For him to find a separate, non-controlling male
friend (therapist) was a factor in the remission of
his psychosis, and to avoid relapse the relationship
should not be terminated unilaterally by the
therapist.


FOOTNOTE (to title)
1.  The case vignette presented here is reprinted with
permission from Fierman, L.B.  (1998).  "Freeing the
Human Spirit / A Psychiatrist's Journal", Northvale,
N.J.:  Jason Aronson (in press).  To maintain
confidentiality all identifying features of the
patient have been altered or removed.  The first part
of this article is adapted from Fierman, L.B. (1997).

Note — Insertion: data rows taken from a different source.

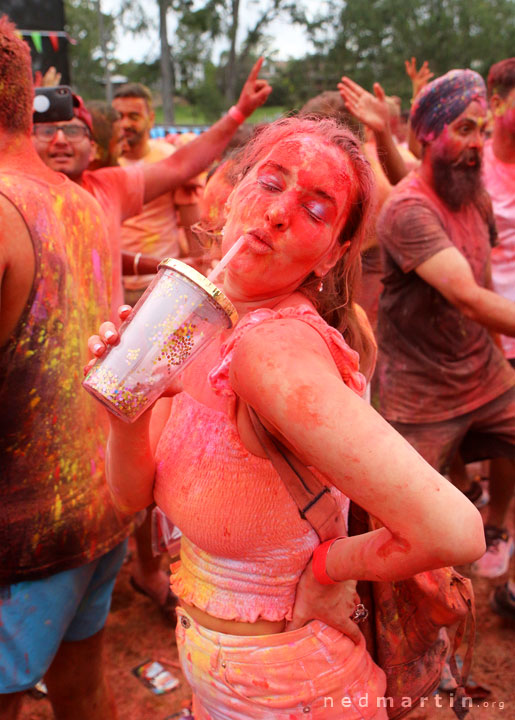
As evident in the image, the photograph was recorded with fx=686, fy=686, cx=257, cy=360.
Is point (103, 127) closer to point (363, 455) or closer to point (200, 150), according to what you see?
point (200, 150)

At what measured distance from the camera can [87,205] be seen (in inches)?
90.7

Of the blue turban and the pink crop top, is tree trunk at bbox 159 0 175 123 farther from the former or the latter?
the pink crop top

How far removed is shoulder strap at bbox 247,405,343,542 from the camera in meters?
1.32

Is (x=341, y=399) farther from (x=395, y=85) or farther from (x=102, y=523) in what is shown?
(x=395, y=85)

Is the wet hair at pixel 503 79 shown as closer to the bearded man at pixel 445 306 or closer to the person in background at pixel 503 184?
the person in background at pixel 503 184

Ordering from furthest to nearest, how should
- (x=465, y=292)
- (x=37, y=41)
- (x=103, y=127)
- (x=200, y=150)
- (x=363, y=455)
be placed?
1. (x=37, y=41)
2. (x=103, y=127)
3. (x=200, y=150)
4. (x=465, y=292)
5. (x=363, y=455)

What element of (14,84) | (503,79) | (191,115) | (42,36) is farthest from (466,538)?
(191,115)

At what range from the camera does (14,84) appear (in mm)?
2018

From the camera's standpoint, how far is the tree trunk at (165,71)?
2777 centimetres

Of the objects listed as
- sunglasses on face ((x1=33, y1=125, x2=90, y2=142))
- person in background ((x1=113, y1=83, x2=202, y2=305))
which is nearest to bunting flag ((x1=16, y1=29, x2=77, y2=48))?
person in background ((x1=113, y1=83, x2=202, y2=305))

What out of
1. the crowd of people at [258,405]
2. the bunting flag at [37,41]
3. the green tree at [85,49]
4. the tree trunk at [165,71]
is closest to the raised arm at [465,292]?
the crowd of people at [258,405]

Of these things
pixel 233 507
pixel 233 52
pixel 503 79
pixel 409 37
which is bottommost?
pixel 233 507

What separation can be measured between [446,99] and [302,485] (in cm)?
249

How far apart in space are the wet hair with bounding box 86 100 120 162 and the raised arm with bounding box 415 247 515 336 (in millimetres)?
2566
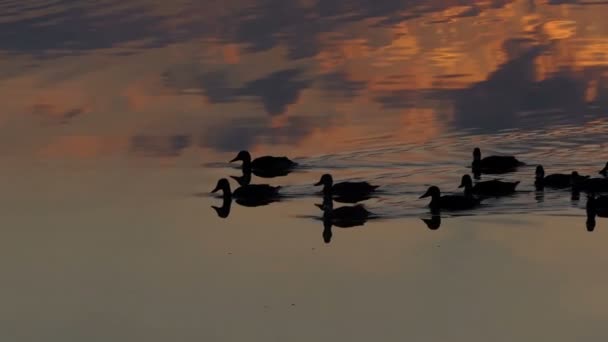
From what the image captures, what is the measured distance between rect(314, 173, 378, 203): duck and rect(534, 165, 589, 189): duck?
2.24m

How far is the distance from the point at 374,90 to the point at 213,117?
3.75 metres

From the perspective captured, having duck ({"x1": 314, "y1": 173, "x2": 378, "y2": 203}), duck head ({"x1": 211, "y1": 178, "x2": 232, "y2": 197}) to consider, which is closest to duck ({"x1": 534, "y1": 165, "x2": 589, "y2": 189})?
duck ({"x1": 314, "y1": 173, "x2": 378, "y2": 203})

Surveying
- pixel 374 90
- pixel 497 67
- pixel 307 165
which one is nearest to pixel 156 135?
pixel 307 165

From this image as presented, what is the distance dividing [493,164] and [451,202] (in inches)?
126

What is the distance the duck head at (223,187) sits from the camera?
23602 mm

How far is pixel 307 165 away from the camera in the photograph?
26.2 metres

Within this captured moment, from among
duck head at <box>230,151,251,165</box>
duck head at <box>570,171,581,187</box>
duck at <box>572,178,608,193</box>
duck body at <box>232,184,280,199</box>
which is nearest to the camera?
duck at <box>572,178,608,193</box>

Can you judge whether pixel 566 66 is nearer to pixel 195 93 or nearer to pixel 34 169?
pixel 195 93

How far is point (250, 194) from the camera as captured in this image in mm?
23766

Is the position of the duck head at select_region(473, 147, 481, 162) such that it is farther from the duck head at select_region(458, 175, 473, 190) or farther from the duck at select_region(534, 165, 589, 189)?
the duck at select_region(534, 165, 589, 189)

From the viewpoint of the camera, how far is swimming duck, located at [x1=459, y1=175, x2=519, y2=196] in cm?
2330

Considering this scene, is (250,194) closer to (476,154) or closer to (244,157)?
(244,157)

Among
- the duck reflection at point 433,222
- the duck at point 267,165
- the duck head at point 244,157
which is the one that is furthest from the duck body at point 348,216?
the duck head at point 244,157

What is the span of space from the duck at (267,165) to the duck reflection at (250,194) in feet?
5.64
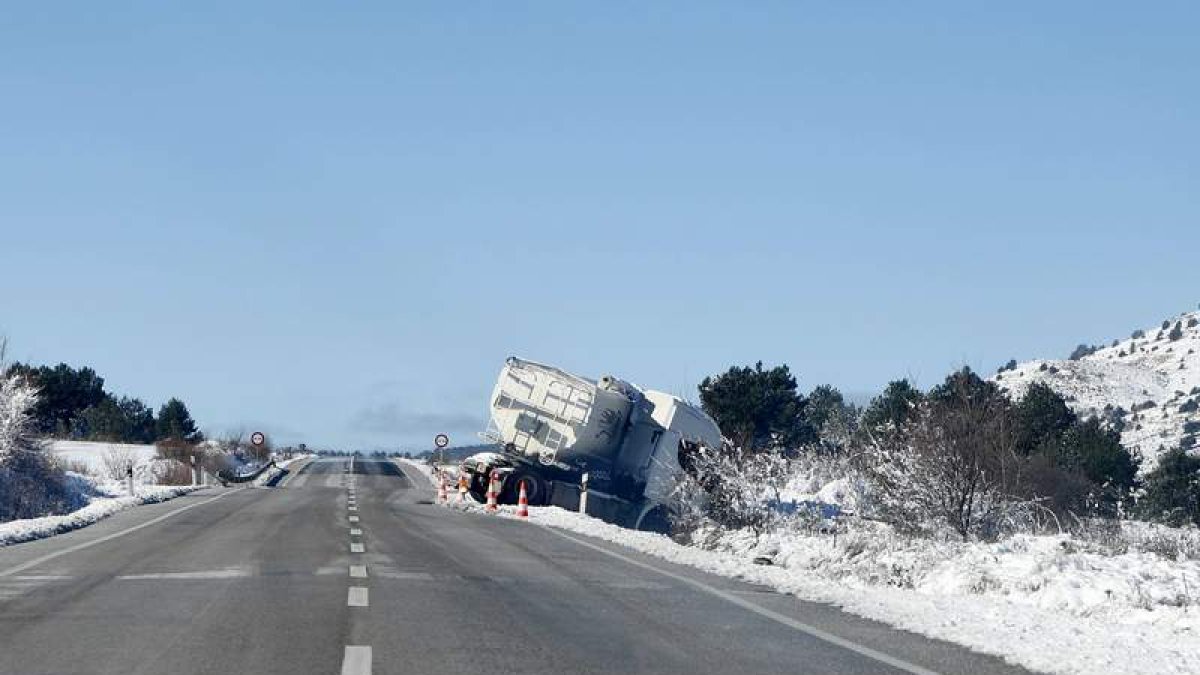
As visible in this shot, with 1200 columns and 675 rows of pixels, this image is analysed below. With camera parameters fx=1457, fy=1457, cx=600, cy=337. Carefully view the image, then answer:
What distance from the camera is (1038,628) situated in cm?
1347

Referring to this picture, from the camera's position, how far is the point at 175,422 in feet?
362

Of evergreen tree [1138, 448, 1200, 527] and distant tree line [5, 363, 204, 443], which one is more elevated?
distant tree line [5, 363, 204, 443]

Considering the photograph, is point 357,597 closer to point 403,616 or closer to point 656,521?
point 403,616

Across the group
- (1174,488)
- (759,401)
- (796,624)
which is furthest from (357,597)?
(759,401)

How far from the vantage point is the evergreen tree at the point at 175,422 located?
109m

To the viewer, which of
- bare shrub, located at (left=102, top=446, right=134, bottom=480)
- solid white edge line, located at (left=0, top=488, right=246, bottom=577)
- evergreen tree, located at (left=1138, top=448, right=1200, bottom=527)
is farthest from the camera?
bare shrub, located at (left=102, top=446, right=134, bottom=480)

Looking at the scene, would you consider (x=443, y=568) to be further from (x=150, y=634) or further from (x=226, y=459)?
(x=226, y=459)

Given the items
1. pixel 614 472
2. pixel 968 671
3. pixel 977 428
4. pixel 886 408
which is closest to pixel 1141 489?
pixel 886 408

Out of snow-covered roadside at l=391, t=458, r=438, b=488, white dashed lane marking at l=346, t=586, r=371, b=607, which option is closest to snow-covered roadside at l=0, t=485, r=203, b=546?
white dashed lane marking at l=346, t=586, r=371, b=607

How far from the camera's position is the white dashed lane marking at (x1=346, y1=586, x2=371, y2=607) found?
1426cm

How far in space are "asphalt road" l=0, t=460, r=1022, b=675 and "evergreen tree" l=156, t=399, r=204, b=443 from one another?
88.2 m

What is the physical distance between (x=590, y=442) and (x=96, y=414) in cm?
7575

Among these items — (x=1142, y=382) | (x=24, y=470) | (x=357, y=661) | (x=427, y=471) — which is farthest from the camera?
(x=1142, y=382)

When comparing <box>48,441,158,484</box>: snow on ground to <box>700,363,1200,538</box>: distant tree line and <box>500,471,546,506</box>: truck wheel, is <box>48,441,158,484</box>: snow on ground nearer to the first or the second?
<box>500,471,546,506</box>: truck wheel
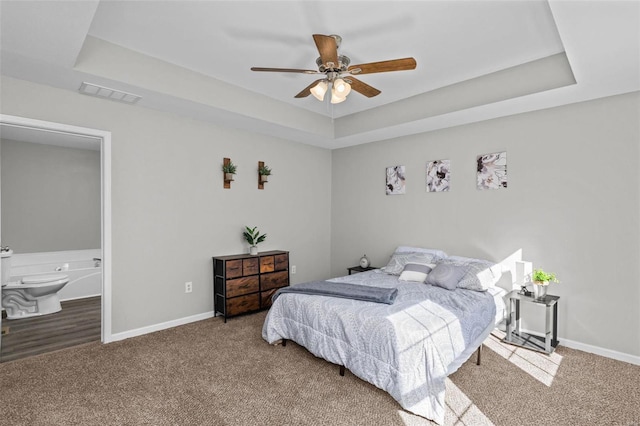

"The Therapist Is The Therapy", Northvale, N.J.:
Jason Aronson, pp. 18-22, with permission of the
author.


Louis B. Fierman, M.D. was appointed Chief Resident at
both the Yale Psychiatric Institute and the Yale-New
Haven Hospital Psychiatric Service and has remained on
the clinical faculty of the Yale School of Medicine.
He has been President of the Connecticut Psychiatric Society,
Chief of the Psychiatric Service at the West Haven Veterans
Administration Medical Center, Medical Director of Elmcrest
Psychiatric Institute, and is in private practice in
New Haven as Medical Director of Psychotherapy Associates.
He is a Life Fellow of the American Psychiatric Association.
Now semi-retired, Dr. Fierman has returned to his
childhood interest in classical music and plays the
French horn in local symphony orchestras.